Taiwan eSports League
- Sport: StarCraft II Kart Rider Special Force II
- Founded: 2008
- Director: Alex Wang Chuang-Ying
- President: Huang Po-Hun
- No. of teams: Six
- Country: Taiwan
- Broadcasters: Videoland Television Network Fox Sports 3
- Website: www.esports.com.tw

= Taiwan eSports League =

Sports League based in Taiwan

The Taiwan eSports League (TeSL) () is an eSports league in Taiwan. TeSL was the first to have live StarCraft II games on national TV.

== Teams ==
- Flash Wolves (Formerly 7-Elevens Ironmen, Xpec Ironmen, and Yoe Ironmen/Flash Wolves or Taichung Flash Wolves)

Collected data entries

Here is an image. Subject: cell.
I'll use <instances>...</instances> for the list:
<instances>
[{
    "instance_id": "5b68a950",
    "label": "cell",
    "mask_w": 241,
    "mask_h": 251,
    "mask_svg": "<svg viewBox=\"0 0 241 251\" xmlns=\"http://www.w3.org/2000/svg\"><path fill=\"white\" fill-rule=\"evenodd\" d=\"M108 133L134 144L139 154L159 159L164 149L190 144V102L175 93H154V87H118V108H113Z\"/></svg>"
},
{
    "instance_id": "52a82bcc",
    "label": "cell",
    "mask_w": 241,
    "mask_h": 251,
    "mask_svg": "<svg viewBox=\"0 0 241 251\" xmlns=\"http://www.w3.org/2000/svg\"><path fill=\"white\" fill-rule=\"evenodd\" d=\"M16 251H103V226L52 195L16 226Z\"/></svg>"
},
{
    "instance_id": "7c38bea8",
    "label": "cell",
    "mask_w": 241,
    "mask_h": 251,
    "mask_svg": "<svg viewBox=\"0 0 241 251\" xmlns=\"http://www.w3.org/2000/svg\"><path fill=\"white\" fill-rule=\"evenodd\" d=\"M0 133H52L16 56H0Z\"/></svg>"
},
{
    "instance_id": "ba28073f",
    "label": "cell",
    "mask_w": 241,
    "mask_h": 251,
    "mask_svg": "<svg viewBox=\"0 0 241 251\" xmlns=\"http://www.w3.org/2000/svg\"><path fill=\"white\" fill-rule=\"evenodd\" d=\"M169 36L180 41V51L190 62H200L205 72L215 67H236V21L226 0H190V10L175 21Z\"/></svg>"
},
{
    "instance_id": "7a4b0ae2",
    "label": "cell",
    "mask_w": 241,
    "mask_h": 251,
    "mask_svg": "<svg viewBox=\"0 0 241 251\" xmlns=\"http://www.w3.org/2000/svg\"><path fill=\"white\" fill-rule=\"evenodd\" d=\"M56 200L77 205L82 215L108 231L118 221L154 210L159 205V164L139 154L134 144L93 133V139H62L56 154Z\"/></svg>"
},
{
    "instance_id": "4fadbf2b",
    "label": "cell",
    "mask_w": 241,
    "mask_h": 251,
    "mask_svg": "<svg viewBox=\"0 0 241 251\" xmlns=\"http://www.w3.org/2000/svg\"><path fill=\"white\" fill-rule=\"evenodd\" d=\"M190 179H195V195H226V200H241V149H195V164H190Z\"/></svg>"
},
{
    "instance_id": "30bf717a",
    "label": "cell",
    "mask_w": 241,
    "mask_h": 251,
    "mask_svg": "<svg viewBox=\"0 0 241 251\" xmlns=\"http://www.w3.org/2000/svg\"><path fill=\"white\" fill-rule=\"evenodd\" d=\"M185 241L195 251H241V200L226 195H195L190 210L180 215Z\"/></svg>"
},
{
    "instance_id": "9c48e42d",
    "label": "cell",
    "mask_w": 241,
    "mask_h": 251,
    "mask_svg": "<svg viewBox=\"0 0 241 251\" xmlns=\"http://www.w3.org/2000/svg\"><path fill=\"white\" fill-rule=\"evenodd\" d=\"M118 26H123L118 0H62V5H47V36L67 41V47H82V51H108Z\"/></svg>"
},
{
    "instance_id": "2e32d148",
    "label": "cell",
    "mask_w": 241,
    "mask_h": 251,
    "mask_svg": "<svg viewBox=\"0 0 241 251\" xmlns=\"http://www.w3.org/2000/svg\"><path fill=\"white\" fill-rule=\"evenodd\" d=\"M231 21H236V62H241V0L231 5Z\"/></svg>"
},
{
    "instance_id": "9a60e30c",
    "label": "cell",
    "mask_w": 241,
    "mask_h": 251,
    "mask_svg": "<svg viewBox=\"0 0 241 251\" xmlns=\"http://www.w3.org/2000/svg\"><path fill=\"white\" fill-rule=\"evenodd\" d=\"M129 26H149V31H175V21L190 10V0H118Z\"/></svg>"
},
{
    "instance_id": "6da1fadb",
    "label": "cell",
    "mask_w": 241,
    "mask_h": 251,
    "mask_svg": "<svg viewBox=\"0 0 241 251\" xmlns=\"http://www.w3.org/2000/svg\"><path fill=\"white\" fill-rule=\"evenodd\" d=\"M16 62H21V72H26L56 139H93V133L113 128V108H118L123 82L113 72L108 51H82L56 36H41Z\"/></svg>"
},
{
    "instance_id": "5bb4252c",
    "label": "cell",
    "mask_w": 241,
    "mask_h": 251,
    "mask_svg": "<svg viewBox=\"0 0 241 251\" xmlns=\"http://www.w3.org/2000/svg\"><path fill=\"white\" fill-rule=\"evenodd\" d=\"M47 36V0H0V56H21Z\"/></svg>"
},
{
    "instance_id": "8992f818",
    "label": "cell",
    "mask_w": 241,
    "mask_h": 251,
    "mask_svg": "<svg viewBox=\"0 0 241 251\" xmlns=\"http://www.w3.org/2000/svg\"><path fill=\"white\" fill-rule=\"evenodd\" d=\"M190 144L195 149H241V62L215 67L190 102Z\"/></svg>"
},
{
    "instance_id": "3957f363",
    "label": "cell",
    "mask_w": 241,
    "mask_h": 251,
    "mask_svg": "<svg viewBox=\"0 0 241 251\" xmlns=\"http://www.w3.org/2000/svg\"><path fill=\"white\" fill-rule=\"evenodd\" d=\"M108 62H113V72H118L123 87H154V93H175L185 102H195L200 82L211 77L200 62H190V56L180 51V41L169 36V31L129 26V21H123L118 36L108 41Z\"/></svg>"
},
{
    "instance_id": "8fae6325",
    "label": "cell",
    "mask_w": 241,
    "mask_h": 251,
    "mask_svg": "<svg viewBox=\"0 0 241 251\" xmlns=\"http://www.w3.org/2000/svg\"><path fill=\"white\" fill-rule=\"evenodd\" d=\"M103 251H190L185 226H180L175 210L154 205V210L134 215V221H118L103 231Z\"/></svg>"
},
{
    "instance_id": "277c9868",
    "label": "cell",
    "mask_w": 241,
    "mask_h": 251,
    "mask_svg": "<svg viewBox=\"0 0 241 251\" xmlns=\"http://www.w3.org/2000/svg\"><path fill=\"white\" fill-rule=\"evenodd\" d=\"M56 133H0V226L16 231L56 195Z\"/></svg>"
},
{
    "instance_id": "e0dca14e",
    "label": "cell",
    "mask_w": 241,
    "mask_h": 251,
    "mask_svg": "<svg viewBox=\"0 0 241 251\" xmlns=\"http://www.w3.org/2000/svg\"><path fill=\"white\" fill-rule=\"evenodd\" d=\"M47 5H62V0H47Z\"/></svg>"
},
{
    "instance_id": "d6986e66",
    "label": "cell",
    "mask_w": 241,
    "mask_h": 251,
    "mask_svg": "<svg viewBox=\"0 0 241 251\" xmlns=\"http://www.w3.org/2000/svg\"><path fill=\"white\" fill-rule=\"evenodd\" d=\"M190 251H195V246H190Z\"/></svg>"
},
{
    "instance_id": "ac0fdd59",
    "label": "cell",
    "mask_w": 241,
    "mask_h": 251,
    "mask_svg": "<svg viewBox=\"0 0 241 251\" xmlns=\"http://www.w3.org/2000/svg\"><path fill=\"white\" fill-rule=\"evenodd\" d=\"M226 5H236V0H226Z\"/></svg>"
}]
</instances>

• _Task instructions_
[A] According to the text on the Taiwan eSports League, what was TeSL the first to show on national TV?
[B] List every game that the text on the Taiwan eSports League gives as a sport of the league.
[C] Continue the text on the Taiwan eSports League from its last line.

• _Written responses_
[A] TeSL was the first to have live StarCraft II games on national TV.

[B] StarCraft II, Kart Rider, and Special Force II

[C]
- Gama Bears
- Kaohsiung Ocean Stars
- Tainan Phoenix
- New Taipei City Gold Ore
- Taipei Capital
- Tt Apollos
- Taoyuan Jets (no longer part of the Starcraft II league since 2011)
- Wayi Spiders

== Coverage ==

TeSL Games are broadcast on the platforms Twitch and Youtube in Mandarin, Taiwanese, and English.

The Special Force II Pro League is broadcast on Fox Sports 3. The inaugural season began on October 2, 2015.